IndusInd Bank also faced a steep 7.8% EPS downgrade, indicating market concerns over asset quality, provisioning requirements, or competitive pressures within the banking sector.
Other Major Companies Facing EPS Cuts
Apart from these three companies, several other well-known firms saw notable reductions in their earnings estimates, particularly in the consumer and energy sectors:
• Asian Paints: Faced a 6.0% EPS downgrade, likely due to cost pressures from raw materials, demand fluctuations, or competitive pricing challenges in the paints and coatings industry.
• ONGC (Oil & Natural Gas Corporation): Saw its EPS estimates cut by 5.1%, reflecting potential concerns over crude oil price volatility, production challenges, or regulatory factors affecting the energy sector.
• ITC: Experienced a 4.0% reduction in EPS estimates, which could be attributed to pressures in its FMCG, cigarettes, or agribusiness segments, alongside broader consumer sector challenges.
Sectoral Impact
The presence of Asian Paints and ITC among the biggest EPS downgrades highlights the pressure on consumer-facing sectors, where demand uncertainty and cost inflation may be impacting profitability. Similarly, the energy sector, represented by ONGC, faced downward revisions, potentially due to external macroeconomic factors affecting the industry.
Overall, these EPS cuts reflect sector-specific headwinds that are shaping earnings expectations for key Nifty 50 companies, with banks, consumer-focused businesses, and energy firms bearing the brunt of downward revisions in February 2025.
Market Outlook: Nifty 50 Holds Steady Amidst Persistent EPS Downgrades
Over the past year, the Nifty 50 index has remained largely range-bound, showing limited movement despite ongoing fluctuations in earnings expectations. However, the consistent downward revision in earnings per share (EPS) estimates suggests that investor sentiment remains cautious, with analysts factoring in sectoral challenges and macroeconomic uncertainties.
Sectoral Headwinds Continue to Weigh on the Market
The broader market remains susceptible to sector-specific pressures, with industries such as banking, consumer goods, and commodities facing notable earnings downgrades. The banking sector has seen widespread EPS cuts, reflecting concerns about loan growth, asset quality, and interest rate dynamics. Similarly, the consumer sector has struggled with demand fluctuations and cost pressures, leading to earnings revisions for key players. Meanwhile, commodity-linked sectors, including oil & gas and metals, have faced headwinds due to global price volatility, regulatory changes, and shifting supply-demand dynamics.
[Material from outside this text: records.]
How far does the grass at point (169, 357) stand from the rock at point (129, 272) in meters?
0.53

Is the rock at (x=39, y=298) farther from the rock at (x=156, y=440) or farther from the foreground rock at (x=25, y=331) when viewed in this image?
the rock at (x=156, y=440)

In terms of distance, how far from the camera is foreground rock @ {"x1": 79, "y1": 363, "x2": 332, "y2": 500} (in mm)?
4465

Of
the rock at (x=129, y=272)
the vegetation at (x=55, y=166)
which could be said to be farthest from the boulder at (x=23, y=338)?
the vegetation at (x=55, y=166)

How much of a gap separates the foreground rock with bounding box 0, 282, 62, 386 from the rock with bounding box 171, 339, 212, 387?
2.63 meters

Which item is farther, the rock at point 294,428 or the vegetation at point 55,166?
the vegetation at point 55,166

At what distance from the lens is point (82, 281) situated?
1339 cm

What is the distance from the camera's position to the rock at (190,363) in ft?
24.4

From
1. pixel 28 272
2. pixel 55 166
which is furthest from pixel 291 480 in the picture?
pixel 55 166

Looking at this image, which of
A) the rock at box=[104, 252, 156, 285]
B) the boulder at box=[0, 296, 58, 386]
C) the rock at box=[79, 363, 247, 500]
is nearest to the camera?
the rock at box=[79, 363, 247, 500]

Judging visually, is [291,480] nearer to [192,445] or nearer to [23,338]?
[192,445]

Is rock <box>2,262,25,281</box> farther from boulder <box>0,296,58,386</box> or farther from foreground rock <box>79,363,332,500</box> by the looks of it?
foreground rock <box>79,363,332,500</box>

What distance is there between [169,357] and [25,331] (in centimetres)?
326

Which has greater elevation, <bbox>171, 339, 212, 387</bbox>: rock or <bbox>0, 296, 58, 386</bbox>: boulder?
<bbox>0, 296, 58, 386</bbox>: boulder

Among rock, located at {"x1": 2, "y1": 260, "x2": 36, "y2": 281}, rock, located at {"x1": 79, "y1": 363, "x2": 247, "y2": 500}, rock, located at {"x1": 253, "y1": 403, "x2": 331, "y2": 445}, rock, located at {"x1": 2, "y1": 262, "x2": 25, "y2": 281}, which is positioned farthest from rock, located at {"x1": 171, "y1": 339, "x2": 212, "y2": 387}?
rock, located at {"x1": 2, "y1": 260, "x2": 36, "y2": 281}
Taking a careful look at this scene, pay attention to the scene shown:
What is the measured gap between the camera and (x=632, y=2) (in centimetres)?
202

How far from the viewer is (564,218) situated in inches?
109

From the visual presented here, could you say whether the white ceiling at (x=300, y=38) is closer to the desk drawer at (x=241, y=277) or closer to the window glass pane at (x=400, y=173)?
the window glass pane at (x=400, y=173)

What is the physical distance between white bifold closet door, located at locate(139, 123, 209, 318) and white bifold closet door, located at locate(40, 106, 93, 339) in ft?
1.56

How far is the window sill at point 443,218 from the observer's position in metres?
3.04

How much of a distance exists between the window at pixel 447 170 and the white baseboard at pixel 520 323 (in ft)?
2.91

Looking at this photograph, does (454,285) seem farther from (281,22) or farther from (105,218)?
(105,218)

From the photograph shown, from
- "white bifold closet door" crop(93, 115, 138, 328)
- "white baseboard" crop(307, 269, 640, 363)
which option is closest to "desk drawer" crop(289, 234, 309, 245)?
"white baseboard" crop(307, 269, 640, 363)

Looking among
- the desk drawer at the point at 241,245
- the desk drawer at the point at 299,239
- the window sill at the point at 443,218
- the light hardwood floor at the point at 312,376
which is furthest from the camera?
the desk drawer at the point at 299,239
Pockets of Growth Amidst the Broader Downtrend
Despite these challenges, certain industries have demonstrated resilience, with telecom, industrials, and insurance standing out as areas of growth. The telecom sector has led EPS upgrades, reflecting stronger revenue streams and operational efficiencies. The industrials sector has also seen positive earnings revisions, likely driven by infrastructure development, order book expansion, and steady demand. Additionally, the insurance industry has remained relatively stable, with modest EPS upgrades signaling consistent business fundamentals and premium growth.
Overall Sentiment
While earnings downgrades have dominated the market landscape, the presence of select growth pockets in key industries indicates that not all sectors are under pressure. As the market navigates ongoing uncertainties and sectoral shifts, the contrast between struggling and resilient sectors highlights the importance of industry-specific factors in shaping earnings expectations and broader market trends.